Extract provided:

----

Richard attended a focus group to help further enhance physiotherapy services after an accident left him with a painful shoulder injury.
I suffered a minor accident at a work away-day and dislocated my shoulder. I went to hospital straight after the injury, but it didn’t heal properly and the joint was popping in and out of place for months, especially during the night. It was very painful and it really affected my life. I worried it would re-dislocate when I was helping my daughter carry her school things, or when we went shopping. Getting dressed was difficult, because it was more likely to happen if my arm was at a certain angle, and it was really hard to sleep because I had to be careful not to lie on the injured side.
My consultant at Trafford General Hospital was great. He really emphasised that it was no trouble at all for me to phone him up if I was having problems, so I gave him a ring to explain what was going on. After further tests, he recommended surgery. Everything went really quickly and I was in theatre in no time.
One thing that had impressed me throughout my experience was how the staff made me feel very involved in my care. Rather than just telling me what to do and when to come back, they asked me what I thought would be helpful, and for feedback on how much their treatment was benefiting me. I was really keen to give back to them in any way I could, and to keep the quality of service high for other patients, so I agreed to attend a focus group on a new technology the team are testing out.
The device is a computer game that senses your movements, and by playing it you are completing physiotherapy exercises that would get a little boring and dry otherwise. I did physiotherapy the more traditional way, but I did find that work or chores got in the way sometimes and I would find myself cutting my exercises short.
I think the game’s a great idea because an exercise routine becomes a lot more interesting if it appeals to your competitive nature, and I think people will do their physiotherapy for longer periods of time if a computer is telling you when to start and finish, rather than relying on your own willpower.
Taking part in the focus group was a really rewarding experience for me, because I felt my input was valued by the researchers and would go towards service improvements in the future. I would definitely encourage others to get involved in research. It allows you to give something back to those who have helped you, make care even better for future patients, and to feel that patient experience is at the heart of the NHS.
The Exergame technology Richard tested is an innovation led by Mr Bibhas Roy, Consultant Orthopaedic Surgeon at Trafford Hospitals, part of Central Manchester University Hospitals NHS Foundation Trust (CMFT). The device is being developed in partnership with software company Mira Rehab, as part of a Manchester Integrating Medicine and Technology (MIMIT) project, in collaboration with TRUSTECH, and part-funded by The CMFT Charitable Fund for Innovation.

----

What to work on:
1/ According to Richard's account, why does he think the computer game will lead people to do their physiotherapy for longer? Answer in one to three sentences.
2/ Output the stretch of Richard's account from "The device is a" through "your own willpower.".
The records are not needed.

----

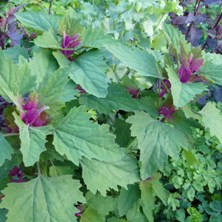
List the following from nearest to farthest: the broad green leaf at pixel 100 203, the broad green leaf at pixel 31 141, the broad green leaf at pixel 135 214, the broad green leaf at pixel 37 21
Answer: the broad green leaf at pixel 31 141 → the broad green leaf at pixel 37 21 → the broad green leaf at pixel 100 203 → the broad green leaf at pixel 135 214

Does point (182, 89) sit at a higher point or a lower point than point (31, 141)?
higher

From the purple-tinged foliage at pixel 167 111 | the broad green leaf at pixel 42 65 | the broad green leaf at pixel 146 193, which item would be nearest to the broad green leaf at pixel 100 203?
the broad green leaf at pixel 146 193

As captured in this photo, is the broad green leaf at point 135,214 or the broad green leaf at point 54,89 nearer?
the broad green leaf at point 54,89

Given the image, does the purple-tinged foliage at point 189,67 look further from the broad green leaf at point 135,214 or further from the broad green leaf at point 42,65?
the broad green leaf at point 135,214

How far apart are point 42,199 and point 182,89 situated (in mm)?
467

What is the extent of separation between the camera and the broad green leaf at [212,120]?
3.84ft

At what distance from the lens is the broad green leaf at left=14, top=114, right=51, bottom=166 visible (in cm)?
86

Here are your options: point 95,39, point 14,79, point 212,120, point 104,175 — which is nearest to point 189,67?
point 212,120

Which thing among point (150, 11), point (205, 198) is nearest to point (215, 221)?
point (205, 198)

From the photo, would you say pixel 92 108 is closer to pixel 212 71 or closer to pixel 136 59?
pixel 136 59

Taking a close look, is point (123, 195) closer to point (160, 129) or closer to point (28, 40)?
point (160, 129)

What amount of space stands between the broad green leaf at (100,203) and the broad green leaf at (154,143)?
0.23 meters

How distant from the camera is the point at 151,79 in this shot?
126 cm

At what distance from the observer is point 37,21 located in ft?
4.01
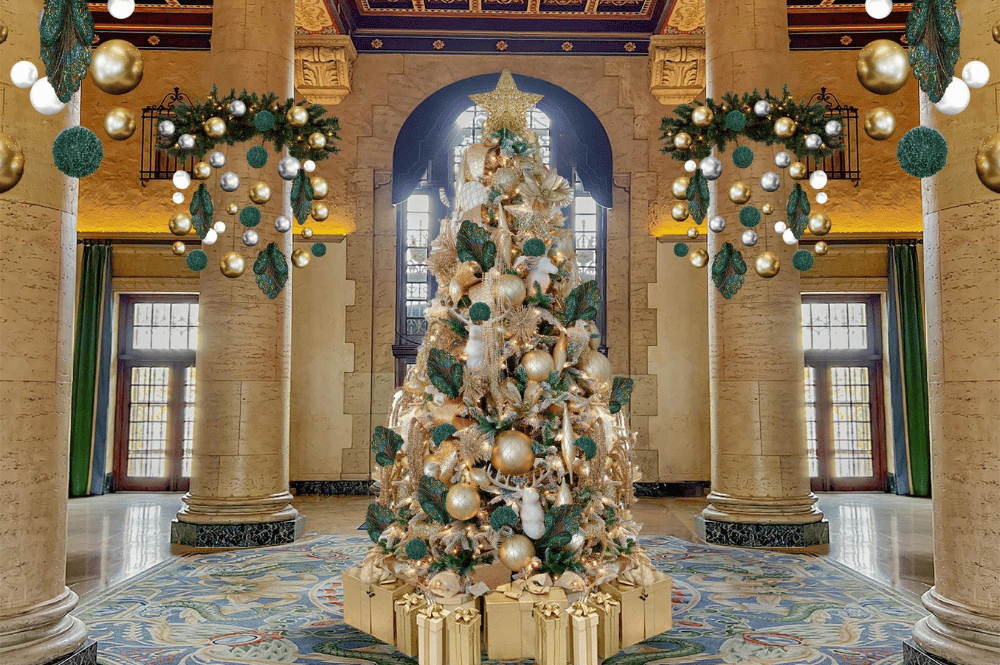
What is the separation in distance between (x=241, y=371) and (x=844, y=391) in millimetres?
8901

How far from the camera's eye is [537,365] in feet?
13.4

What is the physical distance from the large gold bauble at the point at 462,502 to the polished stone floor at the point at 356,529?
10.5ft

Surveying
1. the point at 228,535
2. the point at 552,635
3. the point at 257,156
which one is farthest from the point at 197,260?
the point at 228,535

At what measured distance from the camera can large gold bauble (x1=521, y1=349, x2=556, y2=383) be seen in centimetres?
408

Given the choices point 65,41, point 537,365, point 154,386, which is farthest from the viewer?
point 154,386

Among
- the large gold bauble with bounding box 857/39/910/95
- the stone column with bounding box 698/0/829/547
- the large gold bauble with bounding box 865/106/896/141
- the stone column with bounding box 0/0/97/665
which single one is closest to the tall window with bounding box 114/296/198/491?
the stone column with bounding box 698/0/829/547

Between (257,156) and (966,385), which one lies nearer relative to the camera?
(966,385)

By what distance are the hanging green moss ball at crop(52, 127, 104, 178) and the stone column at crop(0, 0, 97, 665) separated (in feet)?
5.55

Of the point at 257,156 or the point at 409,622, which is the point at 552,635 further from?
the point at 257,156

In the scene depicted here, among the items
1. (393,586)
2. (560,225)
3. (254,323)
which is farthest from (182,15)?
(393,586)

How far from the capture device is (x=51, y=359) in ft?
12.0

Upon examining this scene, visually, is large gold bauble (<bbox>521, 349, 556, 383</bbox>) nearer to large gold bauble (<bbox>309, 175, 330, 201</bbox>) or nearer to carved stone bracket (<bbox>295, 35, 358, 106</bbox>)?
large gold bauble (<bbox>309, 175, 330, 201</bbox>)

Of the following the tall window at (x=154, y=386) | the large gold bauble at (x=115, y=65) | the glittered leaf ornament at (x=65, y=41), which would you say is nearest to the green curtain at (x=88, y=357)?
the tall window at (x=154, y=386)

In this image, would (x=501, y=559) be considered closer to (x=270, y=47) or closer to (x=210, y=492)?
(x=210, y=492)
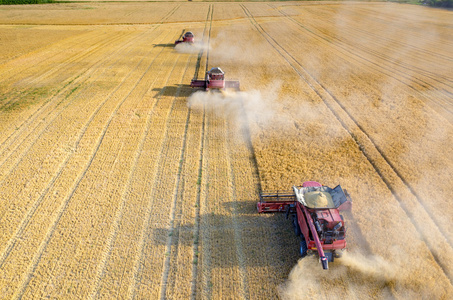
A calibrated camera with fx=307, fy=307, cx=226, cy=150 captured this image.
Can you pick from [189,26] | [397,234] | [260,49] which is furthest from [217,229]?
[189,26]

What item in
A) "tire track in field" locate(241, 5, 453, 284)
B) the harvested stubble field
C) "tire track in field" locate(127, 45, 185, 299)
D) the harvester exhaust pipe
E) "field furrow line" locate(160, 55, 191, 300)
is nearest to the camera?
the harvester exhaust pipe

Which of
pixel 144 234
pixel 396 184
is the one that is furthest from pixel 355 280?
pixel 144 234

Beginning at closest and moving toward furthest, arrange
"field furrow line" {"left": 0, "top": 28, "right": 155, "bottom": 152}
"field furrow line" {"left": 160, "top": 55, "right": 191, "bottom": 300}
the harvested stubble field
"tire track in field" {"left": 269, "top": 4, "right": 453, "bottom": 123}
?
"field furrow line" {"left": 160, "top": 55, "right": 191, "bottom": 300} → the harvested stubble field → "field furrow line" {"left": 0, "top": 28, "right": 155, "bottom": 152} → "tire track in field" {"left": 269, "top": 4, "right": 453, "bottom": 123}

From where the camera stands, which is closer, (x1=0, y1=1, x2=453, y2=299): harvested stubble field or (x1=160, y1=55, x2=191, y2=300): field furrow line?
(x1=160, y1=55, x2=191, y2=300): field furrow line

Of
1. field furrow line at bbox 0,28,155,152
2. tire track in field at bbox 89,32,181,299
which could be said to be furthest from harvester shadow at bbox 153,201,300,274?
field furrow line at bbox 0,28,155,152

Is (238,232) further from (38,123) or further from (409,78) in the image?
(409,78)

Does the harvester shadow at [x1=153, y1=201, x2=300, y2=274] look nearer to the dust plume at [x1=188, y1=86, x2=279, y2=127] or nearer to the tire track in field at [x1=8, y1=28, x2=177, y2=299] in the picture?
the tire track in field at [x1=8, y1=28, x2=177, y2=299]

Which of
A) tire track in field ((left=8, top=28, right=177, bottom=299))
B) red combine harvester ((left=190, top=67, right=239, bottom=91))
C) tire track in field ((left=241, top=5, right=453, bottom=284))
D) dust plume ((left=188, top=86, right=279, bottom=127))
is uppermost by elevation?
red combine harvester ((left=190, top=67, right=239, bottom=91))
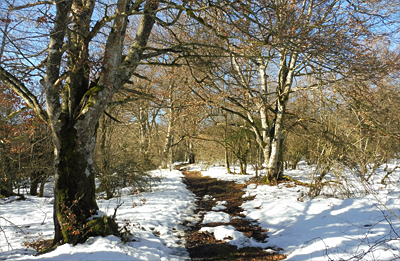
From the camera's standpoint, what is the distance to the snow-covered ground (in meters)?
3.21

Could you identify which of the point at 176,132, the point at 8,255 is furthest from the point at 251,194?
the point at 176,132

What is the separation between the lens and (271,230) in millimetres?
4777

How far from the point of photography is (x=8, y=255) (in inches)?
136

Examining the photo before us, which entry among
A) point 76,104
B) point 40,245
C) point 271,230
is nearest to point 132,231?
point 40,245

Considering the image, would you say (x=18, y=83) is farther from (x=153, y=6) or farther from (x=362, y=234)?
(x=362, y=234)

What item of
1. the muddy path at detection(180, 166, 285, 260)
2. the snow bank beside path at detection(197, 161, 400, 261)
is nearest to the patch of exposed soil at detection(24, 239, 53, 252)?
the muddy path at detection(180, 166, 285, 260)

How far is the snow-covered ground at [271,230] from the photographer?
10.5ft

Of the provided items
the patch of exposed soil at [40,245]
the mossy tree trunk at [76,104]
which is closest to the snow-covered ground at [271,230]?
the patch of exposed soil at [40,245]

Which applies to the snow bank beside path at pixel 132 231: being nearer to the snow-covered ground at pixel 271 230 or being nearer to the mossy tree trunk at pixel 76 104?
the snow-covered ground at pixel 271 230

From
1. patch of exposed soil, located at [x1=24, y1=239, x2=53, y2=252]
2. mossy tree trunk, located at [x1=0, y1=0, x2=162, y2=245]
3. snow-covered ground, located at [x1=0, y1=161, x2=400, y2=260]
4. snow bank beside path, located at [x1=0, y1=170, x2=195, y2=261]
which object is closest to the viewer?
snow-covered ground, located at [x1=0, y1=161, x2=400, y2=260]

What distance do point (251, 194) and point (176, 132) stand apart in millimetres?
12388

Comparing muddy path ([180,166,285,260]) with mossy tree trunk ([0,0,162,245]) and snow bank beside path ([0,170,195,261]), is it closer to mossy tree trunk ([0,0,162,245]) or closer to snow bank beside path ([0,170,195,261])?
snow bank beside path ([0,170,195,261])

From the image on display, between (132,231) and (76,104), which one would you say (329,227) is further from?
(76,104)

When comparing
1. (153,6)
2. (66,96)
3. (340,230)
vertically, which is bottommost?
(340,230)
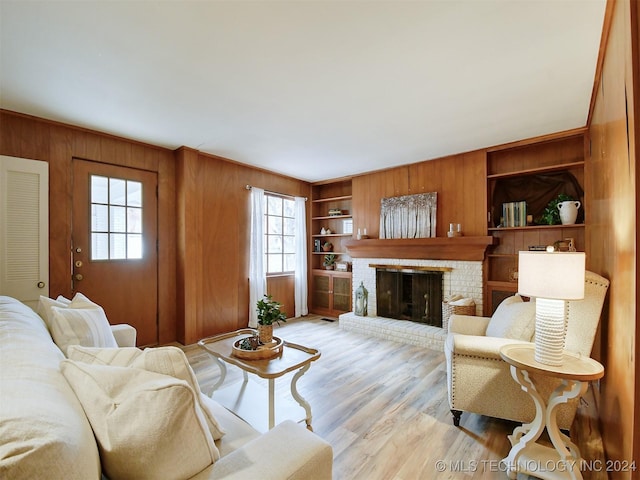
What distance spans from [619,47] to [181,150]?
3.84 meters

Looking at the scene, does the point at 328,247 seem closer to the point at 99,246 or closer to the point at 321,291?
the point at 321,291

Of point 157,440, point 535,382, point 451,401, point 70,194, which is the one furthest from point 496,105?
point 70,194

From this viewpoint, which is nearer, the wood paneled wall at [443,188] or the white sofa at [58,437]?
the white sofa at [58,437]

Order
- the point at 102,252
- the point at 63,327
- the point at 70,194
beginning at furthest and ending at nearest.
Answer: the point at 102,252
the point at 70,194
the point at 63,327

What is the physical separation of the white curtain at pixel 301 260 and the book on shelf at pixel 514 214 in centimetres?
304

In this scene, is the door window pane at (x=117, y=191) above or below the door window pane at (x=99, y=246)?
above

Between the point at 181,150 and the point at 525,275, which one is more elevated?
the point at 181,150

----

Task answers:
1/ He thinks an exercise routine becomes much more interesting when it appeals to a person's competitive nature. He also believes people will keep going longer when a computer tells them when to start and finish, instead of relying on their own willpower.

2/
The device is a computer game that senses your movements, and by playing it you are completing physiotherapy exercises that would get a little boring and dry otherwise. I did physiotherapy the more traditional way, but I did find that work or chores got in the way sometimes and I would find myself cutting my exercises short.
I think the game’s a great idea because an exercise routine becomes a lot more interesting if it appeals to your competitive nature, and I think people will do their physiotherapy for longer periods of time if a computer is telling you when to start and finish, rather than relying on your own willpower.